**Problem requirements:** Continue the passage on the development of environmental history as a field, starting after its last sentence.

**Source extract:**
^^^^^^^^
Development of The Subject
The questions posed and themes covered by environmental history date back to antiquity: historians have always included the effects of natural phenomena on human affairs. Hippocrates, ancient Greek father of medicine, in his Airs, Waters, Places, asserted that different cultures and human temperaments could be related to the surroundings in which peoples lived. However, the origins of the subject in its present form are generally traced to the twentieth century.
In 1929 a group of French historians founded the journal Annales, in many ways a forerunner of modern environmental history since it took as its subject matter the reciprocal global influences of the environment and human society. The idea of the impact of the physical environment on civilizations was espoused by this Annales School to describe the long term developments that shape human history by focusing away from political and intellectual history, toward agriculture, demography, and geography. Emmanuel Le Roy Ladurie, a pupil of the Annales School, was the first to really embrace, in the 1950s, environmental history in a more contemporary form. One of the most influential members of the Annales School was Lucien Febvre (1878–1956), whose book A Geographical Introduction to History is now a classic in the field.
The most influential empirical and theoretical work in the subject has been done in the United States where teaching programs first emerged and a generation of trained environmental historians is now active. In the United States environmental history as an independent field of study emerged in the general cultural reassessment and reform of the 1960s and 1970s along with environmentalism, "conservation history", and a gathering awareness of the global scale of some environmental issues. This was in large part a reaction to the way nature was represented in history at the time, which “portrayed the advance of culture and technology as releasing humans from dependence on the natural world and providing them with the means to manage it celebrated human mastery over other forms of life and the natural environment, and expected technological improvement and economic growth to accelerate”. Environmental historians intended to develop a post-colonial historiography that was "more inclusive in its narratives".
^^^^^^^^
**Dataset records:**

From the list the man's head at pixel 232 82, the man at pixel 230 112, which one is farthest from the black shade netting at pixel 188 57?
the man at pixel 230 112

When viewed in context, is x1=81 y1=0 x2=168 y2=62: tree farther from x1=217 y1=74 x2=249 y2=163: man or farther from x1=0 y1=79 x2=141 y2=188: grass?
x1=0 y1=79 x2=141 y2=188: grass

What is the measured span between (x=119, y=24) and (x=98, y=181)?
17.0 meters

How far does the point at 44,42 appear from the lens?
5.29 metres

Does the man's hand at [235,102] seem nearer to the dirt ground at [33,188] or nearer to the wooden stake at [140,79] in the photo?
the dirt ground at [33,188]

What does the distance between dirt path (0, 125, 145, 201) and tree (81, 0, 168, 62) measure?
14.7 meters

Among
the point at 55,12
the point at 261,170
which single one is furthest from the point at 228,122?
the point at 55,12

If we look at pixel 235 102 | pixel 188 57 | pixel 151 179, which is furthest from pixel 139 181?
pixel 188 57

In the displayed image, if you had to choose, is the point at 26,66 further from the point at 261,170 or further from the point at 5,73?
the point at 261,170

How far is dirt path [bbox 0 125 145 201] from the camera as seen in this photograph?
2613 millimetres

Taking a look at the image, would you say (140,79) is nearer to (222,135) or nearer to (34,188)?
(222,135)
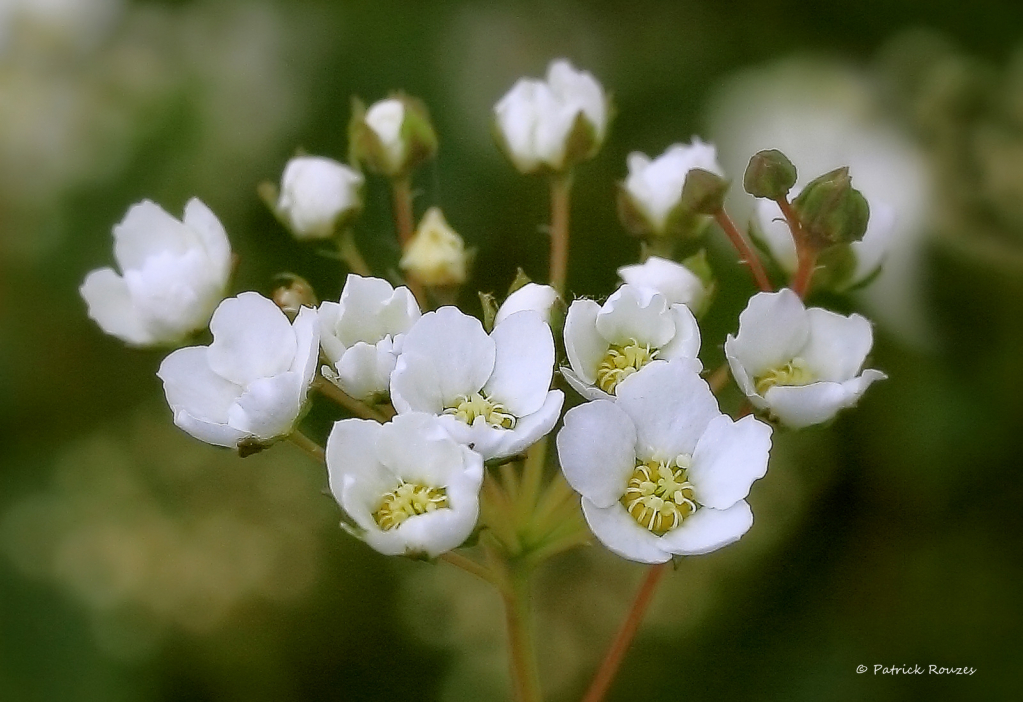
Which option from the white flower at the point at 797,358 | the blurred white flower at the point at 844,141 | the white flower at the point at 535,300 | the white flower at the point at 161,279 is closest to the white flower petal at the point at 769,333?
the white flower at the point at 797,358

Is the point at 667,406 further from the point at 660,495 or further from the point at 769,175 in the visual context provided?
the point at 769,175

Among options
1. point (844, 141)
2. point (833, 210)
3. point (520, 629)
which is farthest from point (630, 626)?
A: point (844, 141)

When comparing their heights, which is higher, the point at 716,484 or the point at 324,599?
the point at 716,484

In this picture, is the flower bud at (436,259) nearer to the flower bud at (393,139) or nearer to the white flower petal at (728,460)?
the flower bud at (393,139)

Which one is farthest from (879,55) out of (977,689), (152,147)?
(152,147)

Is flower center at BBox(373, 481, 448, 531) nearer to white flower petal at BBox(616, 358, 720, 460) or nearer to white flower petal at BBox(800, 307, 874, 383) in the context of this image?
white flower petal at BBox(616, 358, 720, 460)

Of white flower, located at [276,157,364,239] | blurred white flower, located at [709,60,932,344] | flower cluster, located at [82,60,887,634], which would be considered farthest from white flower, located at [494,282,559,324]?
blurred white flower, located at [709,60,932,344]

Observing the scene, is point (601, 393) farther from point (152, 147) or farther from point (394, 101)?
point (152, 147)
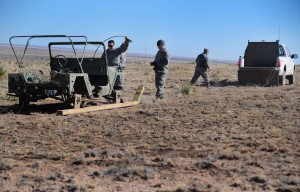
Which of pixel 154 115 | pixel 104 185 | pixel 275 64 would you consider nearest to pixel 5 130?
pixel 154 115

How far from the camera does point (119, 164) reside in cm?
632

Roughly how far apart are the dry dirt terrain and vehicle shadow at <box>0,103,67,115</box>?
9 centimetres

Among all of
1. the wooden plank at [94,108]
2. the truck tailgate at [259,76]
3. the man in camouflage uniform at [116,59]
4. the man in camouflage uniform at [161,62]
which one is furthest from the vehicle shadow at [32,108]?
the truck tailgate at [259,76]

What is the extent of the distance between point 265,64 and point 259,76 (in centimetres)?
80

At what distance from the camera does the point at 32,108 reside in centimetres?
1164

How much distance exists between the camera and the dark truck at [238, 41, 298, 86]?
18734mm

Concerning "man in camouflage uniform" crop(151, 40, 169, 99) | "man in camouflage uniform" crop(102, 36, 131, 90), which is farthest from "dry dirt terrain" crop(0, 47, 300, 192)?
"man in camouflage uniform" crop(151, 40, 169, 99)

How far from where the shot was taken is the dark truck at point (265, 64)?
1873 cm

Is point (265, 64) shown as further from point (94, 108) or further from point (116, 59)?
point (94, 108)

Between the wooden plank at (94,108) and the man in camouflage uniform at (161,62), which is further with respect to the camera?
the man in camouflage uniform at (161,62)

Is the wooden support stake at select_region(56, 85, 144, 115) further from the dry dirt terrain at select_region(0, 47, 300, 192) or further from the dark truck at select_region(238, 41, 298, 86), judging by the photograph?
the dark truck at select_region(238, 41, 298, 86)

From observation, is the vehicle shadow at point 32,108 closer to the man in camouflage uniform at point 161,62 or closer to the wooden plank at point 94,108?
the wooden plank at point 94,108

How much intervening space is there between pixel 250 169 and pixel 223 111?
4.73 m

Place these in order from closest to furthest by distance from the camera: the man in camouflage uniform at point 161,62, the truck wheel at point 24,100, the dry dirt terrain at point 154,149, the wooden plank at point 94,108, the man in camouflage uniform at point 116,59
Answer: the dry dirt terrain at point 154,149 < the wooden plank at point 94,108 < the truck wheel at point 24,100 < the man in camouflage uniform at point 116,59 < the man in camouflage uniform at point 161,62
^^^^^^^^
**Reply:**
Precursors to environmental historians include Henry Thoreau, Aldo Leopold, and even Rachel Carson. Environmental history frequently promoted a moral and political agenda although it steadily became a more scholarly enterprise.” Early attempts to define the field were made in the United States by Roderick Nash in “The State of Environmental History” and in other works by frontier historians Frederick Jackson Turner, James Malin, John Muir and Walter Prescott Webb who analysed the process of settlement. Their work was expanded by a second generation of more specialized environmental historians such as Alfred Crosby, Samuel P. Hays, Donald Worster, William Cronon, Richard White, Carolyn Merchant, John McNeill, Donald Hughes, Chad Montrie, and Europeans Paul Warde, Sverker Sorlin, Robert A. Lambert, T.C. Smout, Peter Coates and Jan Oosthoek.